Deliveries this week are primarily from Tier-1 makers and some previous orders from Tier-2 and Tier-3 peers. Some negotiations for new orders are ongoing but have yet to be finalized.

Overall average prices this week:  

•    Recycled mono-grade polysilicon: RMB 49-55/kg  

•    Mono-grade polysilicon: RMB 47-52/kg  

•    Granular polysilicon: RMB 50–51/kg

Tier-1 leading manufacturers have held recycled mono-grade polysilicon prices firm at RMB 51–53/kg, while high-priced spot deals have seen lower volumes. Downstream weakness continues to put mild pressure on the lower-end price range.

While the average price for non-China polysilicon remains at USD 17-18/kg, inventory and spot order prices come in at USD 15–16/kg. In the U.S., long-term contract prices for domestic U.S. polysilicon hold steady, while spot prices have shown signs of rising as buyers seek to hedge against policy-related risks.

In China, discussions on the implementation of anti-price war stockpiling policies are still underway, with concrete guidelines pending. Polysilicon inventories are increasing as downstream procurement slows. Overall oversupply persists without improvement, even with signs of further deterioration. Whether conditions will stabilize hinge on actual production cuts in November. Tier-1 makers have higher tolerance for inventory levels and remain committed to sustaining prices in line with the policy, making near-term price-cutting for inventory clearance unlikely. However, some mid- and small-scale producers, facing heightened risks, continue to deliver deals at lower prices.

Polysilicon prices in November are expected to stay largely flat; minor slips in the low-end price range remain possible.
 

Wafer

Wafer prices continue to decline this week, extending last week’s trend. Under subdued demand and mounting inventory pressure, mainstream average prices of all wafer formats have moved lower once again. Although Tier-1 wafer makers are holding quotes firm, transaction prices have clearly shifted downward. Most quotes have yet to be finalized, as cell makers remain cautious with low purchasing willingness.

By wafer format:

•    183N: Mainstream average price has fallen to RMB 1.28/piece, with some deals negotiated to conclude at RMB 1.25/piece. Prices below RMB 1.25/piece are mostly attributed to non-prime A-grade material or stock held by traders. Given weak demand and inventory overhang, price support continues to erode, leaving further downside risks.

•    210RN: Prices are now converging with those of 183N, with mainstream levels also at RMB 1.28/piece. Transaction prices have continued to trend down early this week, though Tier-1 manufacturers maintained firm quotes at RMB 1.30/piece, resulting in a market characterized by “firm quotes but weak transactions.” Some manufacturers have offered discounts to stimulate shipments, widening the gap between quotes and transaction prices.

- _Required work_
[A] Does each statement agree with the polysilicon and wafer price report? Answer yes or no for each, quoting the report's deciding words exactly.
(i) Tier-1 makers have kept recycled mono-grade polysilicon prices firm at RMB 51–53/kg.
(ii) Spot prices for domestic U.S. polysilicon have been slipping.
(iii) The mainstream price of 210RN wafers sits above that of 183N.
[B] Carry the polysilicon and wafer price report forward from the point where it stops.
The listing has no role in any of this.

- _Dataset excerpt_
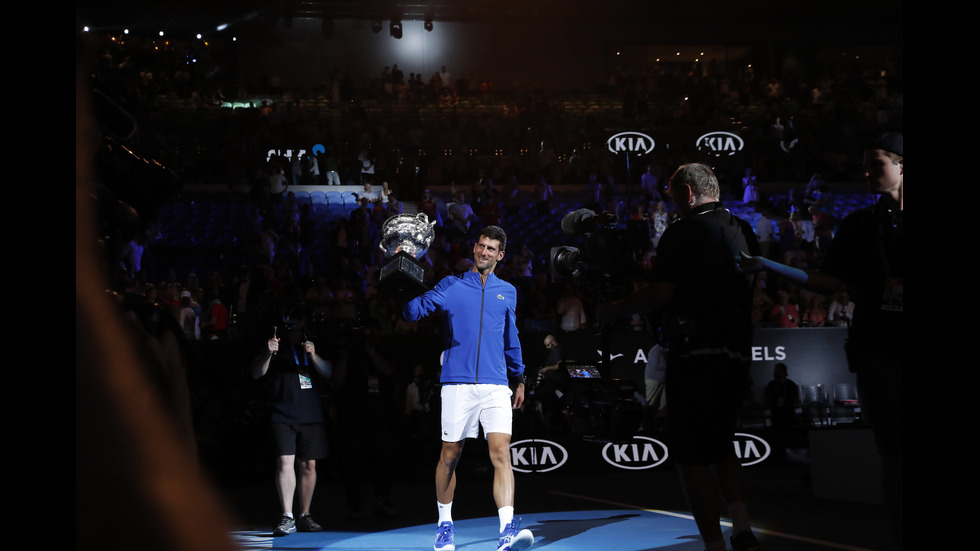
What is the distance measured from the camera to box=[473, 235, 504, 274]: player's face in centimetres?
664

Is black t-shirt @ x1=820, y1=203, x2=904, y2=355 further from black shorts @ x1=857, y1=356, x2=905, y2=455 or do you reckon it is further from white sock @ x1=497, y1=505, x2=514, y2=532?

- _The results_
[A]
(i) Yes: "Tier-1 leading manufacturers have held recycled mono-grade polysilicon prices firm at RMB 51–53/kg"
(ii) No: "spot prices have shown signs of rising as buyers seek to hedge against policy-related risks"
(iii) No: "Prices are now converging with those of 183N, with mainstream levels also at RMB 1.28/piece."

[B]
•    210N: This format remains relatively supported compared with others. Mainstream transaction prices hold at RMB 1.60/piece, though the prevailing average price has continued to decrease. With year-end China’s project procurement tapering and cell makers carrying high inventories, buying momentum remains constrained and market pressure persists.

With prevalent buyer caution and no new positive policy catalysts, many wafer makers have started cutting production. Even though leading manufacturers have sustained prices, underlying supply–demand dynamics remain weak with limited signs of short-term improvement. Wafer prices are set to face further downside risk and fluctuate at low levels next week.
 

Cell prices in China

N-type cell prices this week:

183N:

•    Average price: RMB 0.295/W (down)

•    Price range: RMB 0.29-0.30/W

210RN:

•    Average price: RMB 0.28/W (flat)

•    Price range: RMB 0.275-0.28/W

210N:

•    Average price: RMB 0.29/W (down)

•    Price range: RMB 0.29-0.295/W

This week, prices have declined across all formats. 183N prices have softened on weaker Indian demand. 210RN’s average price holds steady, but sluggish orders have led to gradual deliveries of last week’s low-priced deals at RMB 0.275/W. In line with prior expectations, 210N prices continue to fall amid subdued Q4 demand from utility-scale projects.

Looking ahead, efforts to stabilize wafer prices and rising silver costs have pushed some cell manufacturers into negative cash flow. Although a major producer announced production cuts in mid-November, most specialized cell makers have not followed suit. 

With production cuts still trailing the pace of demand decline, prices are expected to stay weak until broader output reductions occur, and inventories are substantially drawn down.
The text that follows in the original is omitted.